In 1991 Congress passed the Telephone Consumer Protection Act (“TCPA”) to protect customers from unsolicited telemarketing. It has since become an attractive avenue for consumer class action litigation. In the past, defendant-policyholders sought coverage under their Commercial General Liability (CGL) policies for costs incurred as a result of TCPA claims. When CGL policies began to include exclusions for TCPA claims, insureds began to seek coverage elsewhere, including under D&O policies. When presented with a TCPA claim, many D&O carriers have argued that coverage is precluded under the personal injury claim exclusion—particularly the “invasion of privacy” provision of the personal injury claim exclusion—found in the majority of private company D&O policies. While some courts have relied on this exclusion to bar coverage for TCPA claims, its application is questionable. Now the Ninth Circuit is about to weigh in.

In 2012, Los Angeles Laker fan David Emanuel sent a text message to a number posted on the scoreboard at the Staples Center during a game. He was responding to an invitation to attendees to text personal messages for the purpose of having them featured on the scoreboard. After sending his text, Mr. Emanuel received a promotional text back from the Los Angeles Lakers and incurred a charge from his phone company for the incoming text.

The Lakers’ response text message became the basis of a class action lawsuit brought by Mr. Emanuel on behalf of himself and others similarly situated. The lawsuit alleged that the Lakers violated the TCPA when the promotional response to Mr. Emanuel was sent. The California district court ultimately dismissed the case with prejudice, and the parties settled the case while an appeal was pending.
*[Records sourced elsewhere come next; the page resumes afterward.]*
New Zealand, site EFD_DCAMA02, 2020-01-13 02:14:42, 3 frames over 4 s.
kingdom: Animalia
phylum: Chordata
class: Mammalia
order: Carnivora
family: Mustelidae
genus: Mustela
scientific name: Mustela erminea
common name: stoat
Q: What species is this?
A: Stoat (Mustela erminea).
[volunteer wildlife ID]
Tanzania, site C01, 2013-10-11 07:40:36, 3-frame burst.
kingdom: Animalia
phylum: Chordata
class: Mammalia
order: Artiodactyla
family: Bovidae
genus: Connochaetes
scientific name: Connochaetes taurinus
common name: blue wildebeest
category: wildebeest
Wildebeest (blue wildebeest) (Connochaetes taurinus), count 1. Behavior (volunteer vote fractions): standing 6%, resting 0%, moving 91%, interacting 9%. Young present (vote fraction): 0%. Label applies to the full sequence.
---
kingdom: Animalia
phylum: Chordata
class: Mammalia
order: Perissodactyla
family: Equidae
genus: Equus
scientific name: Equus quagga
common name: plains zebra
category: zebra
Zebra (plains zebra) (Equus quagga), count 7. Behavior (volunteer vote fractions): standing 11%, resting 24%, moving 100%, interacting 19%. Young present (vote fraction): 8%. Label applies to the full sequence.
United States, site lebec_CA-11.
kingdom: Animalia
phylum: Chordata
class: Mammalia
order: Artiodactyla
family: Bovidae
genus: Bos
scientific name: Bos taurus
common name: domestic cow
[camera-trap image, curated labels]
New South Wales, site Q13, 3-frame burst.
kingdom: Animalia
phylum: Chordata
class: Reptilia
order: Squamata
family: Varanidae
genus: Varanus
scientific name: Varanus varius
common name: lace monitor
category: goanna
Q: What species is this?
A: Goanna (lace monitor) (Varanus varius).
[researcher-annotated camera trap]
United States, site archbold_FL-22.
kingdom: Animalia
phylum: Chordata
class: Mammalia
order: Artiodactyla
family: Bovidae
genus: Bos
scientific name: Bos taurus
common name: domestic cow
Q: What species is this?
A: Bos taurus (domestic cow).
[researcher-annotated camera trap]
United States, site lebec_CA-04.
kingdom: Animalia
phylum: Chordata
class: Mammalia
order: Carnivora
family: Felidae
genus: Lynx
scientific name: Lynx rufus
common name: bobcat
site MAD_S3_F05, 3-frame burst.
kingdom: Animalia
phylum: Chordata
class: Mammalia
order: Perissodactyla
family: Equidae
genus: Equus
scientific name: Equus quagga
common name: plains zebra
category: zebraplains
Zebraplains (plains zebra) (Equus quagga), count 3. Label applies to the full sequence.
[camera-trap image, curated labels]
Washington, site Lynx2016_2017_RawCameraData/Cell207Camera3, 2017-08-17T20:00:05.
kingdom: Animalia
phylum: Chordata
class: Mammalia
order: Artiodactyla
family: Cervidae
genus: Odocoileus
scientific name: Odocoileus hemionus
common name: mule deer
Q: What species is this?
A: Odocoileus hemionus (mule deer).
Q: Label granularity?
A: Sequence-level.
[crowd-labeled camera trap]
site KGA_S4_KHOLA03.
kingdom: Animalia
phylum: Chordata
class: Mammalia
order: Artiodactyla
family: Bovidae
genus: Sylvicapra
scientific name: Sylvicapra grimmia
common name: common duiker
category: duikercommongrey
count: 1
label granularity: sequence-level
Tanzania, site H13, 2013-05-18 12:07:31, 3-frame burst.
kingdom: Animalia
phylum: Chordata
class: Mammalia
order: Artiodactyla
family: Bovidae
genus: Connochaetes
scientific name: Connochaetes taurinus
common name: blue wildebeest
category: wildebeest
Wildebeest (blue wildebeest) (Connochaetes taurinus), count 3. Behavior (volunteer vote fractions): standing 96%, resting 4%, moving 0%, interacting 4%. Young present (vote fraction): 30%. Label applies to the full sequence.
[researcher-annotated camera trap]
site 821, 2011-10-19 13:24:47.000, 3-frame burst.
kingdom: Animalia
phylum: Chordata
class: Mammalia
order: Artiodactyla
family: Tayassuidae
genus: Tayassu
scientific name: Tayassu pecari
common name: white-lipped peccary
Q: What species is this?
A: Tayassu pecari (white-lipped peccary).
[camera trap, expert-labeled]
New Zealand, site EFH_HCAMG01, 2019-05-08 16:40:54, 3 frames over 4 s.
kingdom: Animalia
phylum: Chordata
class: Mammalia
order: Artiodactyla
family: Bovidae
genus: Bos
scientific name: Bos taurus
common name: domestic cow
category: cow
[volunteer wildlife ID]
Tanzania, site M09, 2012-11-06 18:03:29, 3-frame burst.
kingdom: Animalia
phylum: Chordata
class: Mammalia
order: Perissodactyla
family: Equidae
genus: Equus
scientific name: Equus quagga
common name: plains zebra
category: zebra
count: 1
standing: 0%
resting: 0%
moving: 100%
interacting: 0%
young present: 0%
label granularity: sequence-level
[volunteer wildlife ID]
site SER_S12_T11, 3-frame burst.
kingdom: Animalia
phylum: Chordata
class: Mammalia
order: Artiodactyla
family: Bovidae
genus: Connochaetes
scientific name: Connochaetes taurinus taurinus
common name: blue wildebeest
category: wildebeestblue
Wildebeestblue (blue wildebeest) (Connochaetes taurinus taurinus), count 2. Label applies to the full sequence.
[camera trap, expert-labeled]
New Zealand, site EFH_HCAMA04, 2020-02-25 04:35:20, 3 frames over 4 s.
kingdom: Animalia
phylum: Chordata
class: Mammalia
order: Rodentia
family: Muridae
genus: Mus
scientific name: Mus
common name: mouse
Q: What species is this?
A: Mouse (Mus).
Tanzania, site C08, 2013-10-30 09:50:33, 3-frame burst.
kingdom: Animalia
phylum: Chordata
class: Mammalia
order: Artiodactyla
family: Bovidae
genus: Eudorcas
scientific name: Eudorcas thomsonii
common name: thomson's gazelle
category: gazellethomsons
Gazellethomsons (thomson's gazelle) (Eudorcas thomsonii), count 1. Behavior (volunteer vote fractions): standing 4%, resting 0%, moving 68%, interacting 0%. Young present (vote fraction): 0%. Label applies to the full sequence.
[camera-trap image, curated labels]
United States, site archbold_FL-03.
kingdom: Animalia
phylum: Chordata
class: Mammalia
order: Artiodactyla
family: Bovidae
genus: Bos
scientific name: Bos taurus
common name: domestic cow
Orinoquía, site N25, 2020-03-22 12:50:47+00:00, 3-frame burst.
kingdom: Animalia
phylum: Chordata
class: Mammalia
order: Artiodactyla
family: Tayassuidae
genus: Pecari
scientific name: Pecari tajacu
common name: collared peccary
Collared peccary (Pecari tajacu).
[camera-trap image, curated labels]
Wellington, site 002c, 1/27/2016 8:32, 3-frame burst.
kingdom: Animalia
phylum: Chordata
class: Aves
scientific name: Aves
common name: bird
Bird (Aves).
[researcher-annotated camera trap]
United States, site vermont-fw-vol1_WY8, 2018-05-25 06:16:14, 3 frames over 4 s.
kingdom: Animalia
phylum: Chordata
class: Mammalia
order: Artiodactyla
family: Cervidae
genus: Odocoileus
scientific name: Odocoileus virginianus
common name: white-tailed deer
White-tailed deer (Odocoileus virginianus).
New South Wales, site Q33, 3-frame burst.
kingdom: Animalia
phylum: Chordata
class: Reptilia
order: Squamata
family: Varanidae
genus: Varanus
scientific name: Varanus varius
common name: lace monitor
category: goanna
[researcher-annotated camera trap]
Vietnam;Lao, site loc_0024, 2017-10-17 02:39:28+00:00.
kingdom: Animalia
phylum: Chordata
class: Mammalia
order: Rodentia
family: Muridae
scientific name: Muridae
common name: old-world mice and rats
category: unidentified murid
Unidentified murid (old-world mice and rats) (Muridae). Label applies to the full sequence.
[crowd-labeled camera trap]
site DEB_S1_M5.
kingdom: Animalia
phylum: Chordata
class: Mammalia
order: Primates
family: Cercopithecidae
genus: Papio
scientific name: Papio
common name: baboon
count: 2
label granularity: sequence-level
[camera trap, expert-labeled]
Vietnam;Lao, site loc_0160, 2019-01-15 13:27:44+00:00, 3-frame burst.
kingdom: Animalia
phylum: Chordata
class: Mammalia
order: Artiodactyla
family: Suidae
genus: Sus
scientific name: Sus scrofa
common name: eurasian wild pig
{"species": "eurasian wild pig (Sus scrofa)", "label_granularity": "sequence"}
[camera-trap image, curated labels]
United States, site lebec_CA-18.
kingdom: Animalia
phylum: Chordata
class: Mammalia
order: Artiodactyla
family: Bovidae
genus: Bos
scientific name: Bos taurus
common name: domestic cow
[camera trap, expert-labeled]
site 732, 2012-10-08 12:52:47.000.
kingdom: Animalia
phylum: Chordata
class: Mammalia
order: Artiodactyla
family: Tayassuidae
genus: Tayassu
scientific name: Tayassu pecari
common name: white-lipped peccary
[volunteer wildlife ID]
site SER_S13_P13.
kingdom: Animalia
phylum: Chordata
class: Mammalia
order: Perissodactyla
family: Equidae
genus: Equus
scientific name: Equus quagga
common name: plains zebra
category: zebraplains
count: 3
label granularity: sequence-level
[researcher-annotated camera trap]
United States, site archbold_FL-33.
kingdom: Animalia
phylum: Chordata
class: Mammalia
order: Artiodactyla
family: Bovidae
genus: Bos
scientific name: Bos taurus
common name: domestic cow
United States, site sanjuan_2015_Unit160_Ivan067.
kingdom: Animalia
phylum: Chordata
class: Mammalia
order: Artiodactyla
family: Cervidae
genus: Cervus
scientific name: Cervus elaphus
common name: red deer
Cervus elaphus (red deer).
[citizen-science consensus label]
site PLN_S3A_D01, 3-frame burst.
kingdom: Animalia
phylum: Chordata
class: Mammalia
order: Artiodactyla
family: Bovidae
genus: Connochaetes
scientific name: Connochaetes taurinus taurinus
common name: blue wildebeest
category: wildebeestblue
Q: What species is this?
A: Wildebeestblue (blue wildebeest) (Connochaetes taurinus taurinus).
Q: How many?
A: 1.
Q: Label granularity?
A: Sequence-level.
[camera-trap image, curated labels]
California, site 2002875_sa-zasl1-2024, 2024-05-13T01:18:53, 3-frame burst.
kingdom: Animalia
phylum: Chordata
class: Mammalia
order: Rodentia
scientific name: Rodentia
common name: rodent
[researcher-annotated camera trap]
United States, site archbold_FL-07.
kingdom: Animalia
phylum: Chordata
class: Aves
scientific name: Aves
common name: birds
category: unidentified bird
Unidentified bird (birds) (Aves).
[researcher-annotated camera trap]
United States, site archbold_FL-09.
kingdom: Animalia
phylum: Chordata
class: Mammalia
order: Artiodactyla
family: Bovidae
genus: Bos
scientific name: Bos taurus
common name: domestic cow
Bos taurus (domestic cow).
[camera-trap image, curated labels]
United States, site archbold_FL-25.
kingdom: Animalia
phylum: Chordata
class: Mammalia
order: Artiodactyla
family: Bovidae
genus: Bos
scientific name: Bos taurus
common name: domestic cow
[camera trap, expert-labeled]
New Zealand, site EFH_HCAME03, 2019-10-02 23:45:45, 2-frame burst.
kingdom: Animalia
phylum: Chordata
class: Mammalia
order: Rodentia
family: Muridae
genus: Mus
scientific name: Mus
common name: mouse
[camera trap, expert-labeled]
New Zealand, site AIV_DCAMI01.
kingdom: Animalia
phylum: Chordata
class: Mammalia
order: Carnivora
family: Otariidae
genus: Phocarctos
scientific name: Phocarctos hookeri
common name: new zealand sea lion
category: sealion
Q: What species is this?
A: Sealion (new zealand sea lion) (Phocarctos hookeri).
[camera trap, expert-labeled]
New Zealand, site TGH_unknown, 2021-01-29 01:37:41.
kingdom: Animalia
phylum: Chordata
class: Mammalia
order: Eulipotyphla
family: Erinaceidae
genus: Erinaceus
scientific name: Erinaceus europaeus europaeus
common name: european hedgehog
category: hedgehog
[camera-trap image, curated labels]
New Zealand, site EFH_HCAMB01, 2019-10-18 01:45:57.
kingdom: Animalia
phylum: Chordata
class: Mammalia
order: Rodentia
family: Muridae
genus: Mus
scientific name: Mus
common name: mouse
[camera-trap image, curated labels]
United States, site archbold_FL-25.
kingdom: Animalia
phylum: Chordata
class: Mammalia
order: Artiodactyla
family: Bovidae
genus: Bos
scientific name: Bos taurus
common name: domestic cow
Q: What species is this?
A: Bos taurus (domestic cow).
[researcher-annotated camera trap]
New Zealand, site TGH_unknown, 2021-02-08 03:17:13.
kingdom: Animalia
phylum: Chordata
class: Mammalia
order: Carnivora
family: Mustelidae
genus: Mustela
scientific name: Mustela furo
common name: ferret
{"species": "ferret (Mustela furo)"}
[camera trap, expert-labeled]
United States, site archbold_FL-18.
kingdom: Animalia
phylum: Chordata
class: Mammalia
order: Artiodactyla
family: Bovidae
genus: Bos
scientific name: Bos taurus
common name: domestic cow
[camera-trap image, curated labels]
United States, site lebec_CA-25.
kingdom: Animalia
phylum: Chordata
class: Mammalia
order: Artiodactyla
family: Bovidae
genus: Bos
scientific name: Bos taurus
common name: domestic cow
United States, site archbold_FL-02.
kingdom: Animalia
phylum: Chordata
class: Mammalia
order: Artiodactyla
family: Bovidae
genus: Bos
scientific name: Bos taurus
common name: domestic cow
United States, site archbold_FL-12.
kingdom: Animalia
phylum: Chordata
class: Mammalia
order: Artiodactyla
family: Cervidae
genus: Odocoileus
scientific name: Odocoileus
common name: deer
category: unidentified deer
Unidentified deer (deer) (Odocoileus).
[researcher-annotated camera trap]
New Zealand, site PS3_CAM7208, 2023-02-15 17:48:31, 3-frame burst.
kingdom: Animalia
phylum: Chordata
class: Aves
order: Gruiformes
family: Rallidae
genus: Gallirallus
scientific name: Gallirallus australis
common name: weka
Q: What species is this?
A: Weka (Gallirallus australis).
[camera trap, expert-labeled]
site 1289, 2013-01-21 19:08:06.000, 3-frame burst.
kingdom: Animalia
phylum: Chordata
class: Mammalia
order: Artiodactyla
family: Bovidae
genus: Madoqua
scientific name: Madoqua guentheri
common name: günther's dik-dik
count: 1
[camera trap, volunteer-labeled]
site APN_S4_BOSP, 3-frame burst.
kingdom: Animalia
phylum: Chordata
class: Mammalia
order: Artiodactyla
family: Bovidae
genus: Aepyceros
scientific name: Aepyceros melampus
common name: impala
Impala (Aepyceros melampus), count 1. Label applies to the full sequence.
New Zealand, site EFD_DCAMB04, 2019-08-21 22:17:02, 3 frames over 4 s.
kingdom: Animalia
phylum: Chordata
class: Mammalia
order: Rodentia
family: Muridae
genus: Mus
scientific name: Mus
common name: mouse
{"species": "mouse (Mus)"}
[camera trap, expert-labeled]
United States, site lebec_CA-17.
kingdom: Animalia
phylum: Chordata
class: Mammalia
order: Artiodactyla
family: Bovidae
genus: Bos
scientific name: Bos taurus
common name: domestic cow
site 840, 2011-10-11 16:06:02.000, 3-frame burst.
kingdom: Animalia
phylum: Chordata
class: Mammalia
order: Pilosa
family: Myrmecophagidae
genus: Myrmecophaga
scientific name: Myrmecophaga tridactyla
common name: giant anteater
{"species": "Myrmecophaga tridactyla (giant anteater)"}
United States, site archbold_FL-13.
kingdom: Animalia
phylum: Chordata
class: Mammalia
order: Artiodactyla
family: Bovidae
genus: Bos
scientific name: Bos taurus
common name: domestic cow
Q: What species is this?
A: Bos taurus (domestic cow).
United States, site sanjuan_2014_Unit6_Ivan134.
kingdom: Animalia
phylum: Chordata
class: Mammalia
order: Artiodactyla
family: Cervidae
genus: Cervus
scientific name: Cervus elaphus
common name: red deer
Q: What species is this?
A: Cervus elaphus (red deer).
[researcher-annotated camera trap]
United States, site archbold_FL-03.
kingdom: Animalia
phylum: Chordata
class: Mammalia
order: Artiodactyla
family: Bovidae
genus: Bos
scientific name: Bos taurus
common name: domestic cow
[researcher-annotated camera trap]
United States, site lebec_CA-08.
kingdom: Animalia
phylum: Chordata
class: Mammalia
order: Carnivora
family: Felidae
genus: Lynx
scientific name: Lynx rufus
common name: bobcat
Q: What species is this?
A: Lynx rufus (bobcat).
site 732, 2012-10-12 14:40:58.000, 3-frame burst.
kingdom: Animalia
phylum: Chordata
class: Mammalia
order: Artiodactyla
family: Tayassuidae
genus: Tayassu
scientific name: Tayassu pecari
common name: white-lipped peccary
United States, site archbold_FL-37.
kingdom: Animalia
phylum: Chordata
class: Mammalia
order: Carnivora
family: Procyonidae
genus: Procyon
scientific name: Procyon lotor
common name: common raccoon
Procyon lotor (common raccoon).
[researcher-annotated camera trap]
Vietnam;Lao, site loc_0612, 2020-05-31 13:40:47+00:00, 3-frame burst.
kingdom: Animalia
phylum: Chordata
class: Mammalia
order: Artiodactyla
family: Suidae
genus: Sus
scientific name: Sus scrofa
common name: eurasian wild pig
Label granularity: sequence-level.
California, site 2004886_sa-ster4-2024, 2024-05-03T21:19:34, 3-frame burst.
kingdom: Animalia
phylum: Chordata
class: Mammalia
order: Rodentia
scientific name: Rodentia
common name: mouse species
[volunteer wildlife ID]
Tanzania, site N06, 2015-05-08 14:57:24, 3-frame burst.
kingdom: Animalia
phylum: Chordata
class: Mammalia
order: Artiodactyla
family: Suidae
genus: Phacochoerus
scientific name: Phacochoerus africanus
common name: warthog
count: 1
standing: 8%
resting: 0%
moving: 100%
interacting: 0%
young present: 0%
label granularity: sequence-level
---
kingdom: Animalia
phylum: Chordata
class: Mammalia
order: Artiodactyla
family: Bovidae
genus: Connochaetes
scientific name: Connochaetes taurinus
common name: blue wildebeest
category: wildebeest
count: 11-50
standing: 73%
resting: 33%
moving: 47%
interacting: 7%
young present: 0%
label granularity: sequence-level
The Lakers turned to their insurer, Federal Insurance Co., for coverage related to the class action. Federal denied coverage and refused to defend the Lakers against the claims alleged in the lawsuit. Federal’s basis for denial was an exclusion for claims “based on, arising from, or in consequence of . . . invasion of privacy.”

The Lakers then sued Federal, alleging that the insurer breached the contractual terms of the insurance policy by denying coverage and refusing to defend the team in the underlying lawsuit The action also alleged that Federal breached the implied covenant of good faith and fair dealing in numerous ways. Federal filed a motion to dismiss, which the district court granted with prejudice, finding that coverage was precluded by the “invasion of privacy” provision in the Lakers’ D&O policy.

The NBA team isn’t accepting defeat just yet—it filed an appeal with the Ninth Circuit on November 2, arguing that the district court accepted an “overly broad” interpretation of the exclusion, and even if the exclusion does apply, it doesn’t cover all of the TCPA claims brought by Mr. Emanuel. According to the Lakers, the complaint did not state a claim for invasion of privacy, and sought damages for economic and property damages, not personal injury. The Lakers are further arguing that their bad faith claim is sufficiently pled.

This is a game to watch. If the Ninth Circuit reverses the district court’s holding it could solidify insured’s claim to coverage for TCPA claims under D&O policies. If the Ninth Circuit affirms the District Court opinion, however, coverage under many D&O policies for TCPA claims may become more difficult than a half-court buzzer beater.